=== Metin Alıntısı ===

Domuz Neden Yasaklandı?

Domuz Neden Yasaklandı?
Domuz eti yemek Sümer mitolojisinden gelen bir söylence üzerine ilk olarak Samilerde yasaklanmış, oradan da başka toplum ve dinlere geçerek günümüze kadar gelmiştir.
Anadolu’da matriyarkal (anaerkil) toplumun ana Tanrısı dişi olduğu için Tanrıça Kybele’nin hayatın, bereketin, tüm Tanrıların, insanların ve vahşi doğanın anası sayıldığı bu nedenle de Kybele’ye “Büyük Ana” diye yalvarlardı. Kybele’nin Anadolu’da Sipylene, Nana, Marienna, Dindymene gibi çok sayıda farklı adı vardır.
Kybele Anadolu’ya Sümerlerden geçmiştir. Sümerlerde ana Tanrıça Kyble’nin sevgilisi ise Temmuz’du. İlkbaharda Hıdırellez ve Nevruz şenlikleriyle, yine ilkbahara doğru Paskalya kutlamalarının aslında hep Temmuz’un doğumunu kutlamaktan günümüze gelen kalıntılardır, Temmuz’un Anadolu’daki ismi Attis'dir, aynı adın Suriye’ye geçtiğindeyse ‘Adon’ olduğu belirtilir.
Adon her yıl bir yaban domuzu tarafından öldürülür ve sonra yeniden dirilirdi.
Bu nedenle Samilerde yaban domuzunun eti lanetli sayılmış ve yasak edilmiştir.
Sümerlerden izler taşıyan dinlerde, Yahudilerde, Mısır’da, Araplarda ve Tevrat’la Kur'an gibi kutsal kitaplarda domuz etinin yenmesi yasaklanmıştır.
Bu yasağın kaynağı Temmuz’u öldüren bir yaban domuzudur.

=== Veriler ===

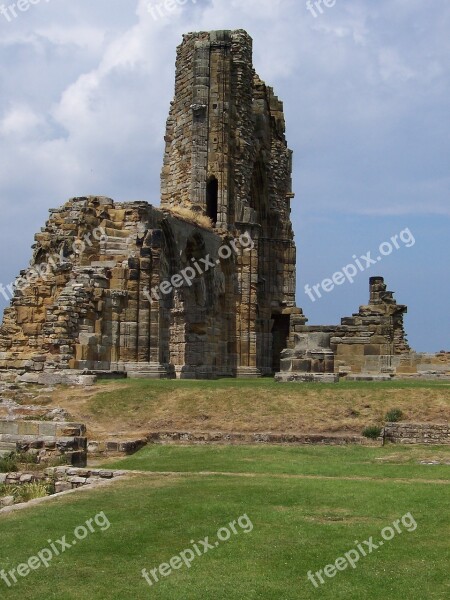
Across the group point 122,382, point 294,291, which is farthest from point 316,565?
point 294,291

===
=== Veriler ===

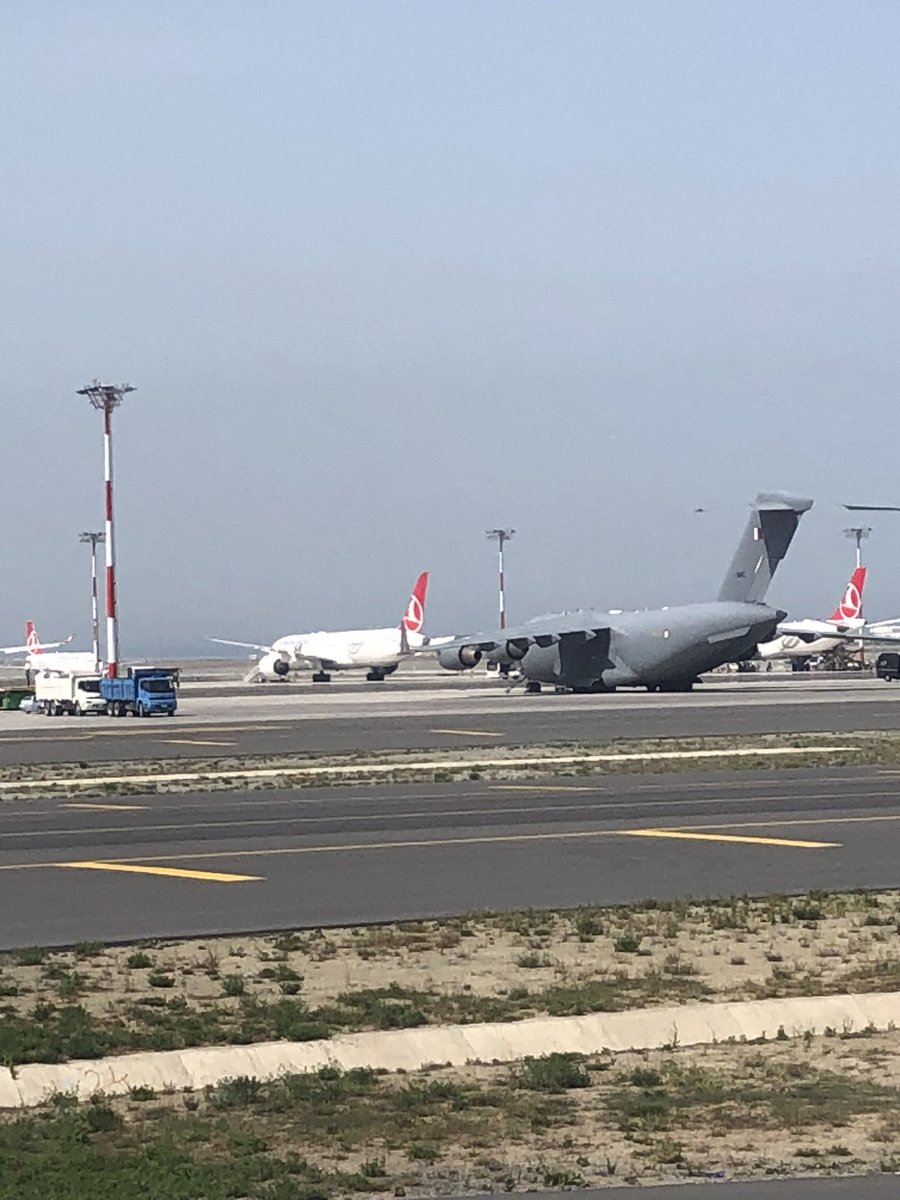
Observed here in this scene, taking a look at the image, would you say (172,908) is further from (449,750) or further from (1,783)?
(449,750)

===

#### [Amaç]
Domuz yasağını anlatan metinde "Bu nedenle Samilerde" ile "bir yaban domuzudur." arasındaki bölümü, bu ifadeler de dahil olmak üzere kelimesi kelimesine yazın. Bu iş için verilere gerek yoktur.

#### [Görevin Yanıtı]
Bu nedenle Samilerde yaban domuzunun eti lanetli sayılmış ve yasak edilmiştir.
Sümerlerden izler taşıyan dinlerde, Yahudilerde, Mısır’da, Araplarda ve Tevrat’la Kur'an gibi kutsal kitaplarda domuz etinin yenmesi yasaklanmıştır.
Bu yasağın kaynağı Temmuz’u öldüren bir yaban domuzudur.